■ **TASK PROMPT**
Where does the word "under" show up in the records? Copy every line that holds it.
=== Section Start ===
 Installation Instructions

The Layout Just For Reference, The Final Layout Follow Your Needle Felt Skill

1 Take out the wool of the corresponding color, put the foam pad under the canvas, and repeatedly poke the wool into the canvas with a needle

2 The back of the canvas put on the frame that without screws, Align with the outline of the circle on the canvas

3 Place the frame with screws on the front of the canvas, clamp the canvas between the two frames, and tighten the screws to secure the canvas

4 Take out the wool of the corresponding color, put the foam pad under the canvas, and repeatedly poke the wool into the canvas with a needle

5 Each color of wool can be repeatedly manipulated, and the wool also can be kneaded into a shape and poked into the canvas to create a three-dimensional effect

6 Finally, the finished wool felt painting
=== Section End ===
=== Section Start ===
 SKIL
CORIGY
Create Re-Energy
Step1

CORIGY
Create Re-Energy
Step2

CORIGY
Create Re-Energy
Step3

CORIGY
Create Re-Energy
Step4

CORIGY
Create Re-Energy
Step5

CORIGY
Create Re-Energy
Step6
=== Section End ===
=== Section Start ===
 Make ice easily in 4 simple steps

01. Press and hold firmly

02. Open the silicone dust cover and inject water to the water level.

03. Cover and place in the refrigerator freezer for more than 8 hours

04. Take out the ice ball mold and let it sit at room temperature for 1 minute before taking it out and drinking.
=== Section End ===
■ **ANSWER SECTION**
1 Take out the wool of the corresponding color, put the foam pad under the canvas, and repeatedly poke the wool into the canvas with a needle
4 Take out the wool of the corresponding color, put the foam pad under the canvas, and repeatedly poke the wool into the canvas with a needle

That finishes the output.